Supported languages
Language support in AI Hub varies based on processing mode. Agent mode supports a comprehensive set of languages across tiers. Legacy mode language support varies based on your digitization settings and subscription tier.
Agent mode
Agent mode uses next-generation models and supports more than 100 languages, including those with Latin and non-Latin characters. For the complete list of supported languages, see the Gemini language support documentation.
Legacy mode
Document digitization in legacy mode uses a variety of third-party OCR processors to achieve best results.
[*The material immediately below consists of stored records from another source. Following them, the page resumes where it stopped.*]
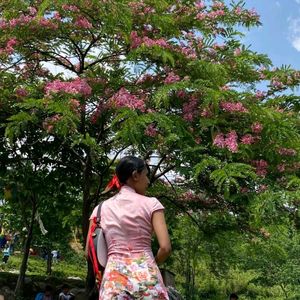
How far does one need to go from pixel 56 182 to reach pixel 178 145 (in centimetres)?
406

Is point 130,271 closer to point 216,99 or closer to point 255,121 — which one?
point 216,99

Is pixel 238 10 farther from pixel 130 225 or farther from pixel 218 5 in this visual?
pixel 130 225

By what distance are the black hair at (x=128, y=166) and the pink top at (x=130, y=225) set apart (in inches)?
6.3

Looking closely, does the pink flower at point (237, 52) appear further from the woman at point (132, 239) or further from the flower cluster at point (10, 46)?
the woman at point (132, 239)

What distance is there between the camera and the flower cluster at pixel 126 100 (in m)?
7.73

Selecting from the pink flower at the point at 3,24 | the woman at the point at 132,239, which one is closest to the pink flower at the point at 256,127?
the pink flower at the point at 3,24

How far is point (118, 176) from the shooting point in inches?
120

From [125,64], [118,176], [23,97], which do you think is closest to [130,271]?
[118,176]

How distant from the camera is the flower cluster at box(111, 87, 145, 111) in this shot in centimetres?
773

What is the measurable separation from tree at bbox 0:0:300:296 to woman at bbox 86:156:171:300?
3.81 meters

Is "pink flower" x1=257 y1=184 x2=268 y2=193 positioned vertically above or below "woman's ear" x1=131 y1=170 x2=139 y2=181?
above

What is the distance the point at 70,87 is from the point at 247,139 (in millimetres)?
2748

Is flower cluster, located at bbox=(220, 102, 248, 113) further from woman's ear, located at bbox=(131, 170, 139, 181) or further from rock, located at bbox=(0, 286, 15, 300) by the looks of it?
rock, located at bbox=(0, 286, 15, 300)

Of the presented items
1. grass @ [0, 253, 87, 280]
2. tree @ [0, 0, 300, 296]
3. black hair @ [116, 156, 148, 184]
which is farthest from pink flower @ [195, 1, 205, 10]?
grass @ [0, 253, 87, 280]
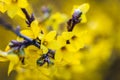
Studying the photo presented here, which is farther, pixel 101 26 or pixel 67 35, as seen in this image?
pixel 101 26

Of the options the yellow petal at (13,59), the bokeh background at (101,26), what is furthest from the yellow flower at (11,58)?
the bokeh background at (101,26)

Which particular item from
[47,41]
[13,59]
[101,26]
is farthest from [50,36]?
[101,26]

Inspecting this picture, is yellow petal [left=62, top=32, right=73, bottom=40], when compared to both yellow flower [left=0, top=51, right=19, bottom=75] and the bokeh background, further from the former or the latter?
the bokeh background

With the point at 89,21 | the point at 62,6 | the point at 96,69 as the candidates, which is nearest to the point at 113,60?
the point at 96,69

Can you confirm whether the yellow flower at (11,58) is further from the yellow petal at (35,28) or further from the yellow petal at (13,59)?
the yellow petal at (35,28)

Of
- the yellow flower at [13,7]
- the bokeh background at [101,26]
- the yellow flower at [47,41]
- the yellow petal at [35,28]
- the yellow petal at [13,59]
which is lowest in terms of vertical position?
the yellow petal at [13,59]

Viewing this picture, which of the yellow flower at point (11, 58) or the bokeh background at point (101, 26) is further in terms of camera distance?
the bokeh background at point (101, 26)

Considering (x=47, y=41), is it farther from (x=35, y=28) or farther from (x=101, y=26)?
(x=101, y=26)

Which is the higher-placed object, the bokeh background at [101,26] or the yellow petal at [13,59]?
the bokeh background at [101,26]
Digitization settings are interdependent, so your digitization requirements—for example, print versus handwritten text—impact which languages are supported.
Default language set
By default, digitization is supported only for languages that use Latin characters (a, b, c…) in the Azure AI Vision Read container or Microsoft Read model, depending on your digitization settings and documents.
-
Default digitization settings — print text | handwritten text
-
With tables and checkboxes enabled — print text | handwritten text
Common languages within these lists that use non-Latin characters—and thus aren’t supported by default—include Arabic, Bengali, Chinese Simplified, Chinese Traditional, Greek, Hebrew, Hindi, Japanese, Korean, Russian, Thai, and Urdu.
Standard non-Latin language set
Commercial & EnterpriseThe standard non-Latin language set supports all languages in the Azure AI Vision Read container or Microsoft Read model, depending on your settings and documents.
-
Default digitization settings — print text | handwritten text
-
With tables and checkboxes enabled — print text | handwritten text
Advanced non-Latin language set
EnterpriseThe advanced non-Latin language set fully supports all languages in the Google Cloud Vision API.
Compared to the standard non-Latin language set, the advanced set adds supports for Armenian, Bengali, Greek, Gujarati, Hebrew, Kannada, Khmer, Lao, Latvian, Macedonian, Malayalam, Tagalog, Tamil, Telugu, Thai, Ukrainian, Vietnamese, and Yiddish.